A tiny home village slated to open soon in East Portland is receiving what is now familiar opposition from neighbors of soon-to-be homeless establishments who plead: Put it somewhere, just not here.
Nearly 1,000 residents in the neighborhoods surrounding the pod village sent a letter to Commissioner Dan Ryan bemoaning the prospect, saying the village will attract crime, sex work, vagrancy and drug dealing and result in a drop in their property values.
The village is being built and run by WeShine, a young nonprofit led by a small group of Portlanders who aim to build 10 tiny villages in neighborhoods across the city outfitted with basic cooking and sanitary amenities, case management and behavioral health resources. This particular village, located on Northeast Halsey Street in the Parkrose neighborhood, will prioritize LGBTQ+ and BIPOC Portlanders.
The nonprofit held a heated meeting about the village at the church in May. Some neighbors yelled and cursed, according to attendees who spoke to WW.
Arlene Kimura, president of the Hazelwood Neighborhood Association, attended the church meeting.
“I didn’t want to be part of a yelling match,” Kimura says. “There was a very vocal minority who made it a very contentious meeting.”
The letter sent by neighbors recounted the meeting, too: “When confronted with community concerns, WeShine board member Ms. Janet McManus shamed the opposition, saying, ‘What have you done for the homeless?’”
The neighbors wrote to Ryan that they had requested assurances from WeShine that the neighborhood wouldn’t be affected by “sex work in public,” predatory drug dealing, vandalism and “vagrancy,” among other concerns. The neighbors requested “direct involvement” from Ryan himself.
They described a particular camper that the church allowed to stay on its property: “After a year of living with the untreated and menacing tent camper, the church finally gave the camper a 90-day eviction notice….This experience has made us conscious of how important detailed planning is to the success of homelessness solutions.”
Ryan’s office has previously said it supports the nonprofit’s village, and spokeswoman Margaux Weeke says their office has “not sent an official response to the letter.”
The opposition to WeShine is similar to that experienced by the city’s other planned tiny house villages. While several neighborhoods tried to lobby the city to do criminal background checks on residents and require them to be sober, the city wouldn’t budge, insisting the villages maintain a low barrier to admission to serve Portlanders most in need. (Only two of the villages are currently operational.)
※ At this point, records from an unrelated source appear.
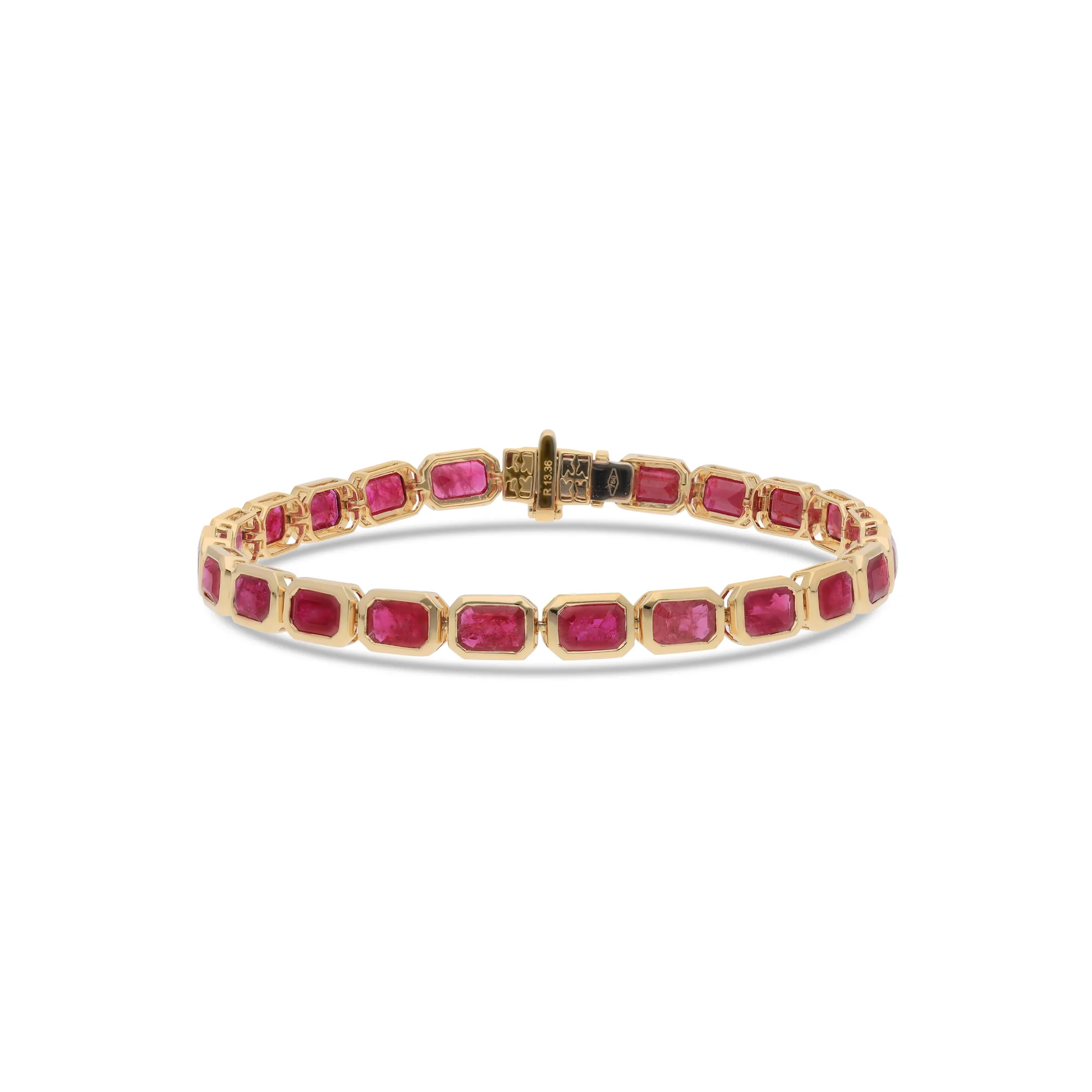 Pulsera de oro amarillo 18K con rubí, referencia HBR-2699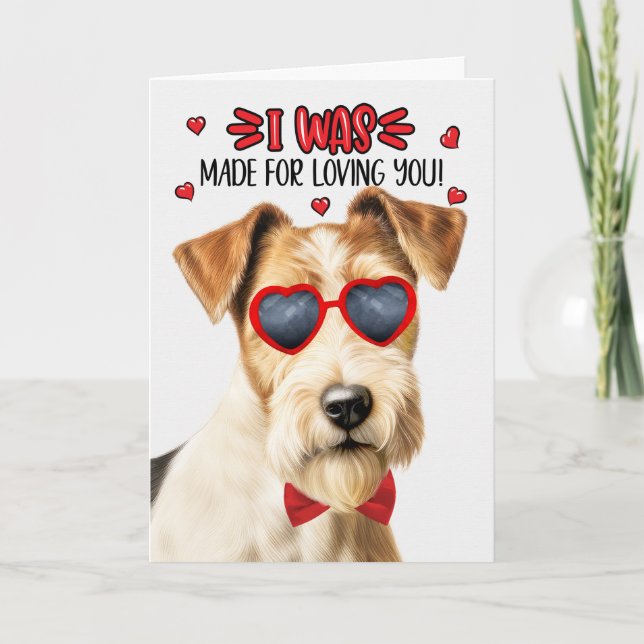 Cartes Pour Fêtes Annuelles Fox Terrier Chien fait pour vous aimer Valentine (Devant)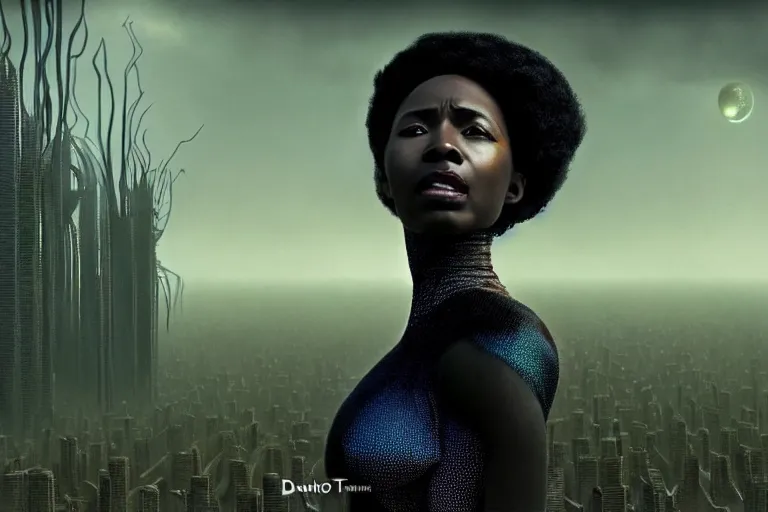 Prompt: realistic detailed photorealistic portrait movie shot of a beautiful black woman with a giant spider, dystopian city landscape background by denis villeneuve, amano, yves tanguy, alphonse mucha, ernst haeckel, david lynch, edward robert hughes, roger dean, cyber necklace, rich moody colours, wide angle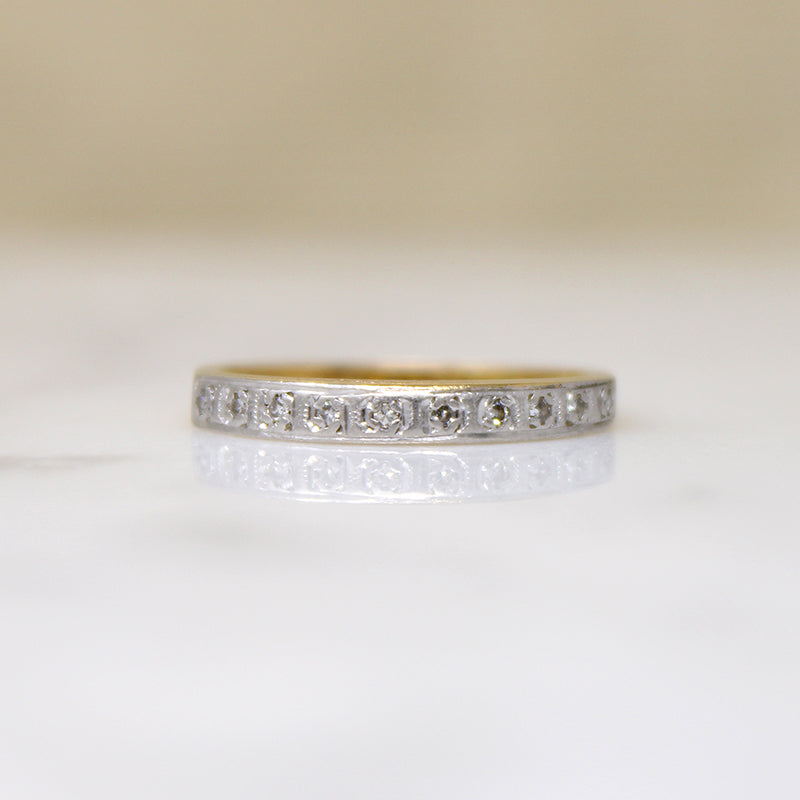 English Deco 18ct Gold & Platinum Diamond Band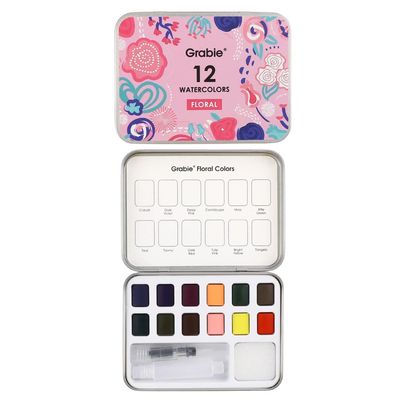 WATERCOLOR POCKET SET W/ BRUSH - FLORAL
Executive director McManus sent a letter to the Joint Office of Homeless Services on June 20, upset it hadn’t yet finalized its contract with WeShine.
She wrote that the lack of funding would halt the nonprofit’s ability to open the village and pay employees and that she and other leaders had to spend $8,000 out of their own pockets to continue construction.
“We are stunned by the JOHS’s failure to date to honor the verbal commitments made by staff [in March] to reimburse a large part of WeShine’s development costs for the Parkrose Community Village prior to completing a formal contractual agreement,” McManus wrote.
Former Joint Office executive director Marc Jolin replied on June 21: “While I was hopeful that we could move forward more quickly on the contracting and cover expenses incurred this fiscal year, I would not have told you that we could release funding to you before a contract was in place.”
(WeShine is slated to get two rounds of funding from the Joint Office, one for this past fiscal year and another in the coming year.)
The Joint Office confirmed WeShine has since received the promised dollars for construction. The two parties are still finalizing the next fiscal year’s contract.
The new opening date has been pushed back to early August. While WeShine awaits a commercial permit from the city to build kitchen and bathroom facilities, McManus says it will make do with portable toilets and mobile showers.